Dispersion of low-temperature thermochronologic data from nine samples collected on a deformed paleosurface preserved on the Cuevas range (Central Andes) can be exploited to unravel complex thermal histories. The nine samples yielded data that have both intersample and intrasample dispersions; the data set includes apatite fission-track ages (180–110 Ma), mean track lengths (11–13 μm), apatite helium (10–250 Ma), and zircon helium ages (180–348 Ma). We ran inverse thermal history models for each sample that reveal spatial variations of the Miocene reheating along the paleosurface. Next, we ran a multiple-sample joint model to infer a common form for thermal history for all samples. Our results suggest that initial exhumation during the Famatinian orogeny was followed by a residence between ~2.5 and 7.0 km depth during the Paleozoic and the Triassic.
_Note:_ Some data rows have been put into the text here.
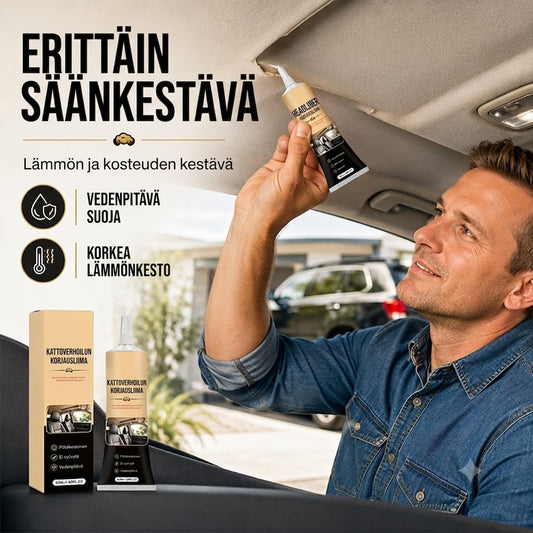 Lämmönkestävä Auton Sisäverhoilun Korjausliima Tahroja Hylkivä ja Erittäin Vahva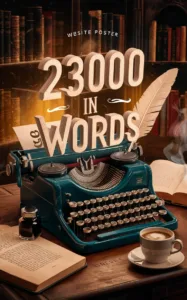 23000 In Words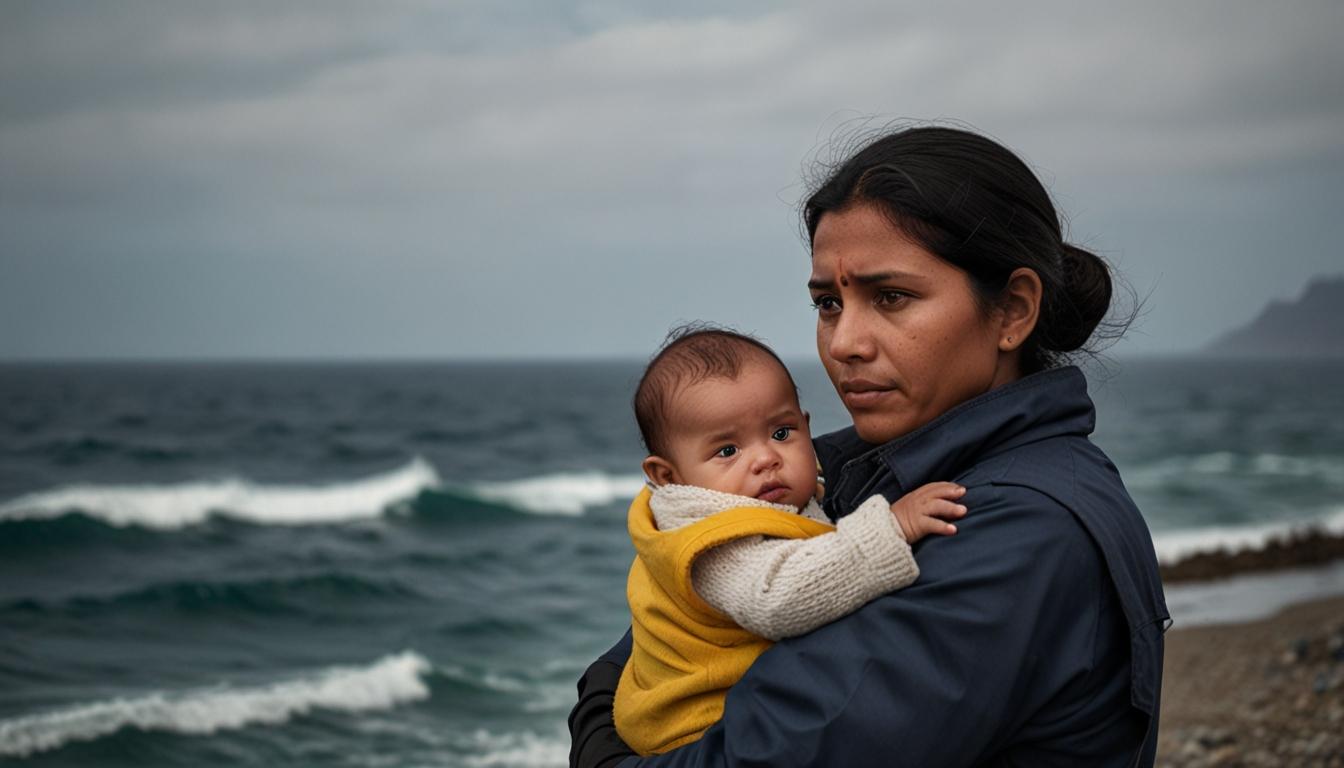 Major Rescue Operation Underway in English Channel after Boat Carrying Migrants Encounters Difficulties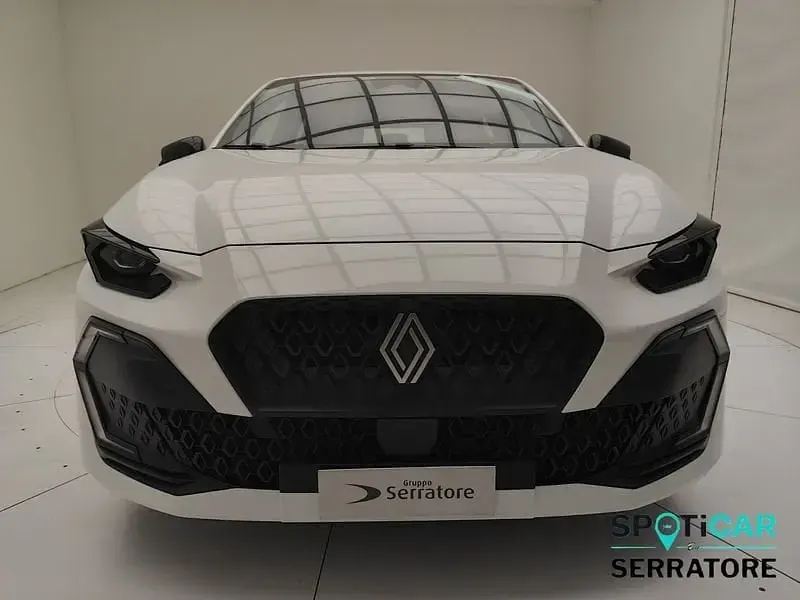 Nuova Renault Clio Evolution 115 CV (84 kW) 2026 Bianco Utilitaria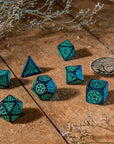 The Witcher Dice Set Yennefer Sorceress Supreme (7)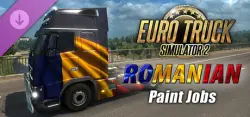 Euro Truck Simulator 2 - Romanian Paint Jobs Pack — STEAM АВТОДОСТАВКА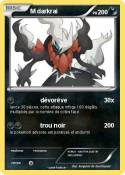 M darkrai
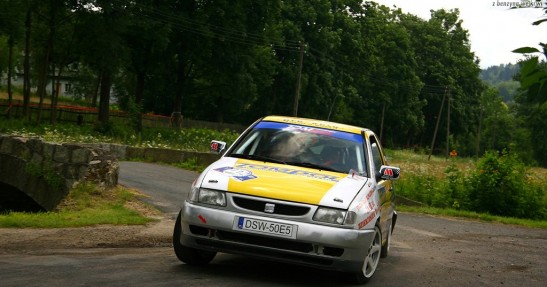 Rajd Karkonoski 2009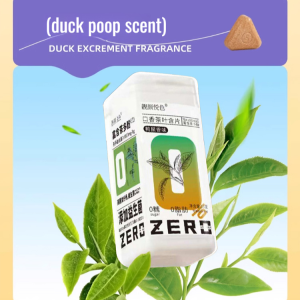 One Flavor Eliminator 0 Sugar Chewing Tea Leaf Tablets for All Seasons Adults  Helps Clean Teeth  Brightens Skin  Zero Sugar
The onset of Mesozoic rifting was responsible for an increase of the geothermal gradient and extensive horst exhumation, which brought the basement of the Cuevas range close to the surface (~1–2 km) in the Late Jurassic. Between the Late Cretaceous and the Paleocene, the combination of low relief, a humid climate, and low erosion rates (0.006–0.030 km/Ma) facilitated the development of the Cuevas paleosurface. During the Miocene, this paleosurface experienced differential reheating with a high geothermal gradient (>25 °C/km) due to the sedimentary cover and local magmatic heat sources. During the Andean orogeny, in the Pliocene, the Cuevas paleosurface was deformed, exhumed, and uplifted.